As we head towards the end of fall and into winter, seasonal depression is on the rise.

Let's review some of the signs of seasonal depression, why people get seasonal depression and things you can do to help.

What are the signs of seasonal depression? Feeling sad, tearful, low energy, irritable, hopeless, trouble falling a sleep or sleeping too much, decrease in sex drive, changes in appetite, thoughts of suicide.

So what is seasonal depression? This happens mostly in the fall and winter, however it can happen in spring and summer. This is the body's response to not getting enough (Serotonin) sunlight. Our bodies naturally make melatonin, this is a hormone that is produced in our brains to help up sleep. Studies have shown that people who have seasonal depression have higher levels of melatonin during the winter. I personally have seasonal depression and daylight saving sends me over the edge and into a full on seasonal depression. That is because our biological clock plays a part in seasonal depression because we lose hours of sunlight and our bodies kick up the melatonin.

What are some things that you can do to help decrease the symptoms of seasonal depression?

Get outside. That is right, rain or shine, get out there!! Light cardio is great. I walk everyday during my lunch break.
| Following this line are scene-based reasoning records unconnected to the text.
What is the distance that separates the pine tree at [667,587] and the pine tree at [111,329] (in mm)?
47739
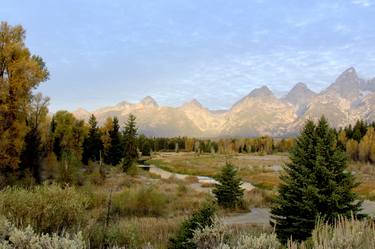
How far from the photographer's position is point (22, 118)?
83.8 ft

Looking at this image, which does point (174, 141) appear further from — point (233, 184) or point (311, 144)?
point (311, 144)

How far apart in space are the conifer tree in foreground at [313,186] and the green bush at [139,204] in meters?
9.98

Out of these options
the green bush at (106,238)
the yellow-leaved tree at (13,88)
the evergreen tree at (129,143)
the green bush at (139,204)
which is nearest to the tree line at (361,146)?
the evergreen tree at (129,143)

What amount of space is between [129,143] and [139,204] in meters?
32.3

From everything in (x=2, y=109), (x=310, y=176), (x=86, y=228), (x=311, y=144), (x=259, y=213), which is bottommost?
(x=259, y=213)

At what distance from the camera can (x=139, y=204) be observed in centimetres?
2338

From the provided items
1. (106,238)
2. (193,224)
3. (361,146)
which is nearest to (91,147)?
(361,146)

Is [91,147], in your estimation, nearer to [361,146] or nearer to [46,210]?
[361,146]

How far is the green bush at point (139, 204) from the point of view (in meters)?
23.0

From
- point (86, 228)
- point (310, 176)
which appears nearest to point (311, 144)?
point (310, 176)

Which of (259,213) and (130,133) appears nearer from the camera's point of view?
(259,213)

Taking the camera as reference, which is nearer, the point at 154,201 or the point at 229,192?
the point at 154,201

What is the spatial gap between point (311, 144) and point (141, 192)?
12095 mm

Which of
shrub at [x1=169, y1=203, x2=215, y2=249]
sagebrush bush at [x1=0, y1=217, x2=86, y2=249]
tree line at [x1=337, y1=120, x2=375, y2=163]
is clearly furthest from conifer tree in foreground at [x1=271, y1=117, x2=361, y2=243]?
tree line at [x1=337, y1=120, x2=375, y2=163]
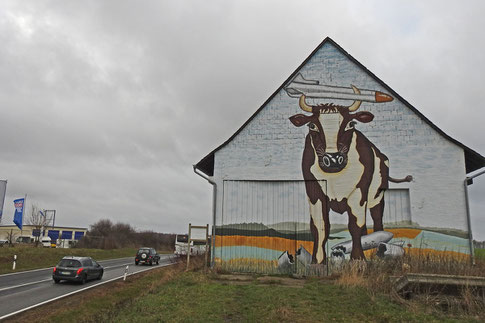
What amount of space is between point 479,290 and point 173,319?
297 inches

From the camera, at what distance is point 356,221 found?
14234 mm

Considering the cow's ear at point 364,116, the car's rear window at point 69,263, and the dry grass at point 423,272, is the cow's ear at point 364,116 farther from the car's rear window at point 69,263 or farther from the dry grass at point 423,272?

Supplemental vitamin D can be wonderful, so talk to your health care provider. For my patients I suggest a “Happy Light'.' These are fairly inexpensive online. If you need help with financial resources please contact your health insurance and ask about a program called flex funds, oftentimes, this is a resource that will help cover the cost. There are also medications that can help you get through the seasonal depression. Know that you are not alone in seasonal depression, studies show that 5% of people suffer from seasonal depression.